_Material provided:_
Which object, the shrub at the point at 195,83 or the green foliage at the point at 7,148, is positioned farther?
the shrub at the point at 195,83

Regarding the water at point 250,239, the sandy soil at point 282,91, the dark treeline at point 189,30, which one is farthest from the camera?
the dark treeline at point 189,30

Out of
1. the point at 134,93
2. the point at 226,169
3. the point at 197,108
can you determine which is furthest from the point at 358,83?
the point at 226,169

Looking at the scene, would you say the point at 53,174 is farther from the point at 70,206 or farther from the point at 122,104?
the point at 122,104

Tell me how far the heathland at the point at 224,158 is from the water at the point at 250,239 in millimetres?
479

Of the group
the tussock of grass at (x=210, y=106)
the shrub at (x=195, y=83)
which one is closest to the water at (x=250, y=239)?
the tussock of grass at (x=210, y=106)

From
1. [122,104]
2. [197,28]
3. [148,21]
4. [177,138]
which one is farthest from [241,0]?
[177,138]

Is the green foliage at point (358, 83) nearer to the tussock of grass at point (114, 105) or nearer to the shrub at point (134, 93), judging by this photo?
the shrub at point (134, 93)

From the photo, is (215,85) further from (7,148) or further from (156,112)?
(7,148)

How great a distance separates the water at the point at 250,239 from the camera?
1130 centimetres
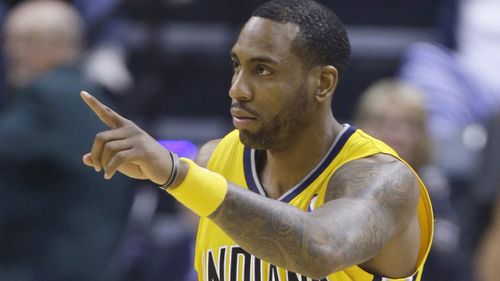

_Goal:_ Give back the records word for word, beginning at the line that contains "Regarding the water" and stopping after the last line of the records. Leave the pictures out.

_Problem solution:_
Regarding the water at point 250,239, the sandy soil at point 282,91, the dark treeline at point 189,30, which one is farthest from the camera?
the dark treeline at point 189,30

Out of
1. the point at 134,93
2. the point at 226,169
3. the point at 197,108
can you determine which is furthest from the point at 358,83?
the point at 226,169

Looking at the scene, would you say the point at 53,174 is farther from the point at 70,206 or farther from the point at 122,104?
the point at 122,104

Tell me how far the heathland at the point at 224,158 is from the water at the point at 250,239 in millimetres?
479

Of the group
the tussock of grass at (x=210, y=106)
the shrub at (x=195, y=83)
which one is closest to the water at (x=250, y=239)?
the tussock of grass at (x=210, y=106)

From
1. [122,104]
2. [197,28]
3. [148,21]
4. [177,138]
which one is farthest from [241,0]?
[177,138]

Is the green foliage at point (358, 83) nearer to the tussock of grass at point (114, 105) or nearer to the shrub at point (134, 93), judging by this photo?
the shrub at point (134, 93)

From the photo, is (215,85) further from (7,148) or further from (156,112)?
(7,148)

How great a distance separates the water at the point at 250,239 from the camera?
1130 centimetres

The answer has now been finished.